__EXERCISE PROMPT__
Reproduce the part of the passage on the apostles Andrew and James below, starting with "Andrew is also" and going on through "JAMES THE GREATER.".

__DOCUMENT EXTRACT__
The instrument of his martyrdom is commonly affirmed to have been what is called a cross decussate, made by two pieces of timber crossing each other in the middle, in the form of the letter X, and hence known by the name of St. Andrew's Cross.

His body was afterwards removed to Constantinople, and he is considered by the modern Greeks as founder of the Byzantine or Constantinopolitan Church.

Andrew is also the patron saint of Scotland; and the Scotch had a tradition that his remains were brought to their country, and entombed at St. Andrew's, in the fourth century. The day reserved to him in the Calendar is November 30. This day leads the season of Advent; and the honor of thus announcing the time of the Lord's coming is said to be assigned to him, on account of his having been the first who came to Christ.

JAMES THE GREATER.

JAMES, the son of Zebedee, and the brother of John, is the third named on Matthew's list of.the apostles. Of his father we are told nothing; but his mother, as appears by a comparison of parallel passages, was Salome, who emulated her children in attachment to the Saviour, and is spoken of as one of those women who followed and occasionally served him, who accompanied him to the cross, and were the first who were permitted to see him after his resurrection. This James has received the surname of the Greater, or Elder, to distinguish him from the other apostle, James the Less, of whom I shall speak hereafter.

He, with his brother John, pursued the same occupation with their townsmen Peter and Andrew, and were partners with them. They were also washing their nets on the shore, when Jesus entered the vessel of their partners. They beheld the miraculous draught of fishes; they assisted to secure it; they were astonished at it, and when Jesus, after calling Peter and Andrew, called them also, "they immediately left the ship and their father, and followed him."

__DATA EXTRACTS__
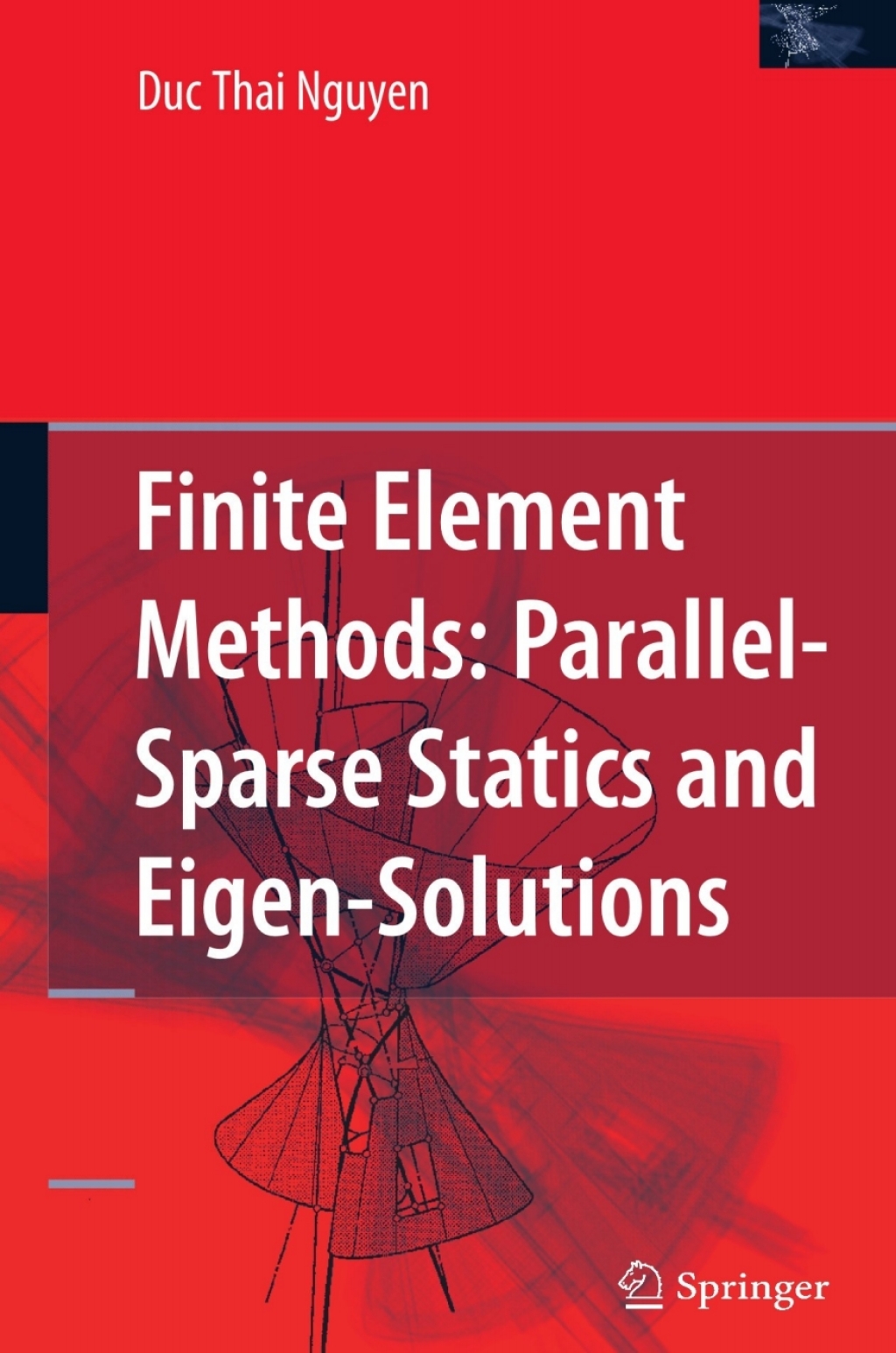 Finite Element Methods: (eBook)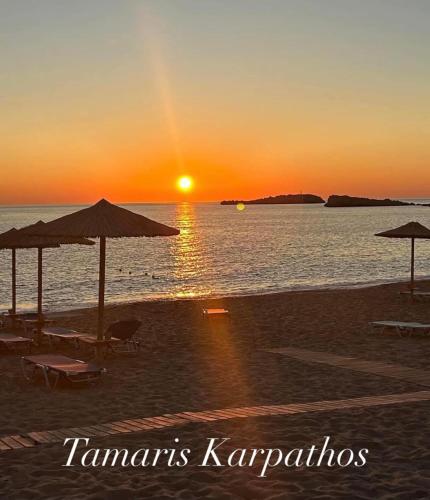 karpathos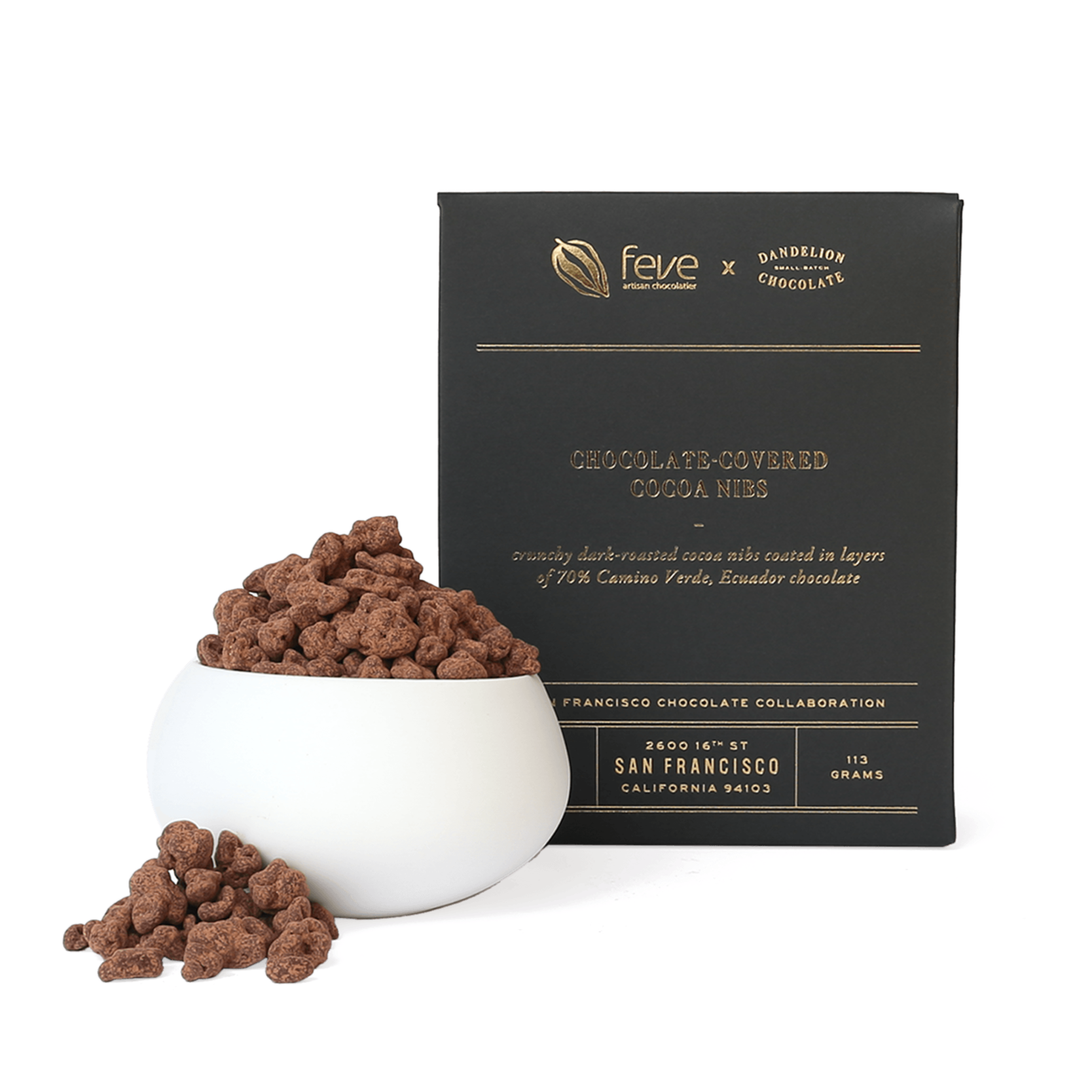feve-collaborator-chocolate-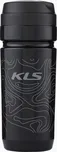 Kellys Toolbox XL nádoba na nářadí černá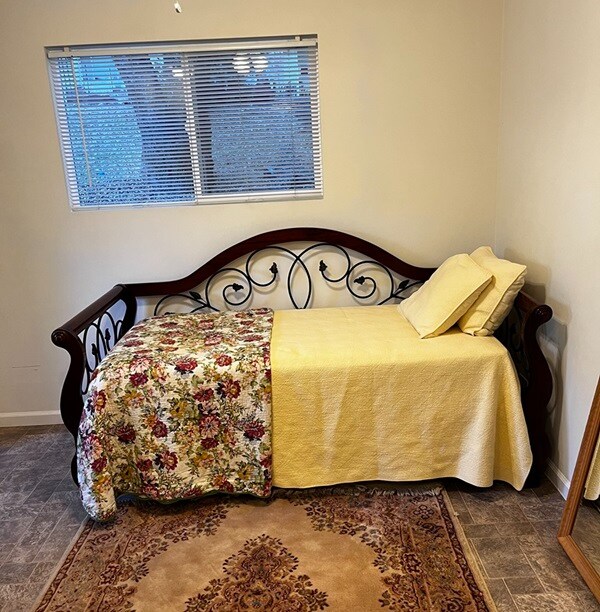 5025 Venado Ave, Atascadero, CA 93422 Townhome Rentals in Atascadero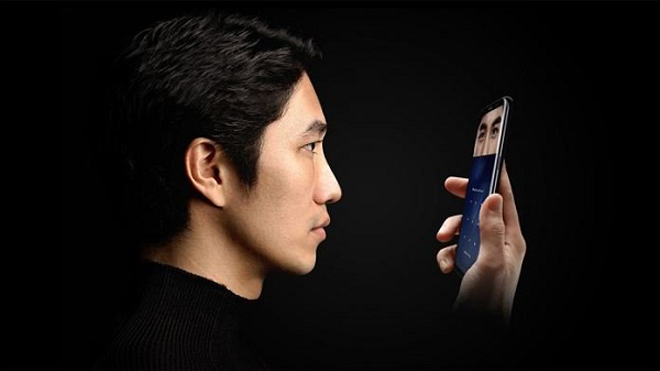 Những xu hướng tính năng đang làm mưa làm gió trên thị trường smartphone - 2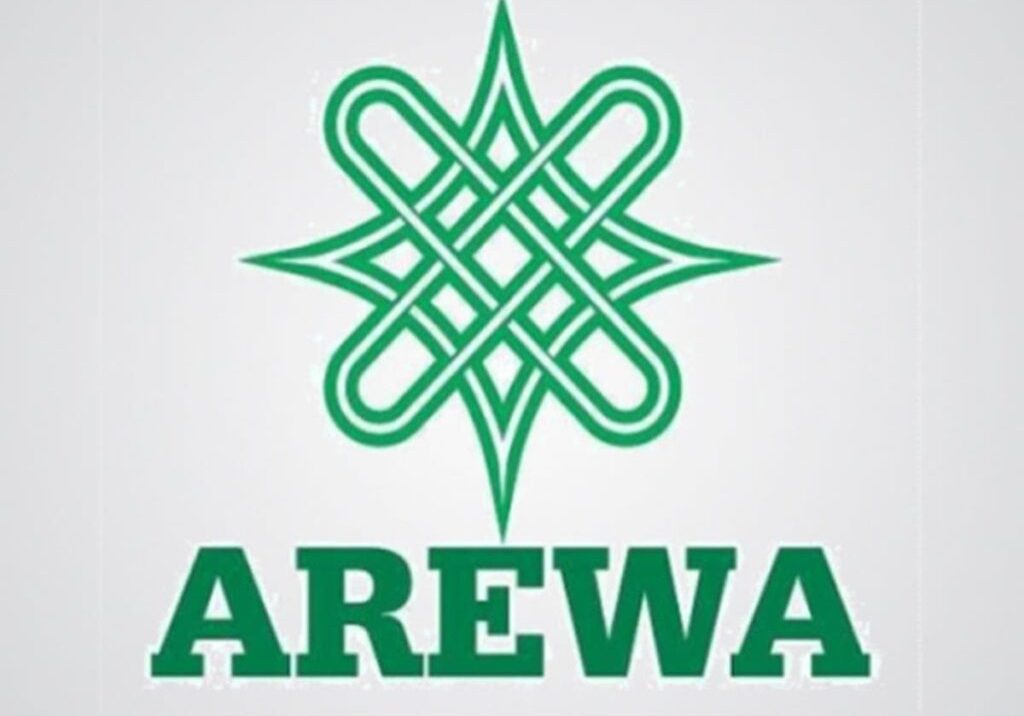 Arewa youths accuse Amaechi, Bafarawa of plotting to destabilize Tinubu's Arewa youths accuse Amaechi, Bafarawa of plotting to destabilize Tinubu's govt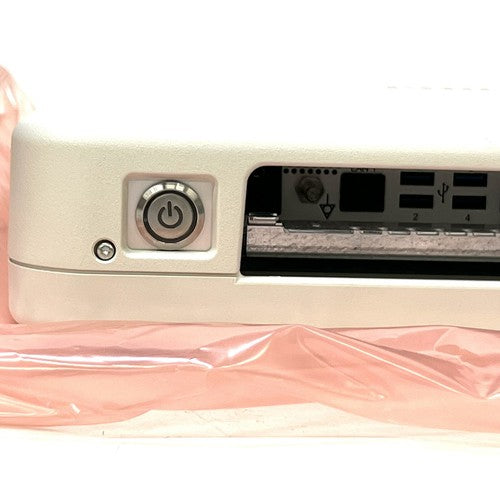 Philips 453564415391 XPER Flex Cardio Physiomonitoring XDS Workstation Unit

__ANSWER SPACE__
Andrew is also the patron saint of Scotland; and the Scotch had a tradition that his remains were brought to their country, and entombed at St. Andrew's, in the fourth century. The day reserved to him in the Calendar is November 30. This day leads the season of Advent; and the honor of thus announcing the time of the Lord's coming is said to be assigned to him, on account of his having been the first who came to Christ.

JAMES THE GREATER.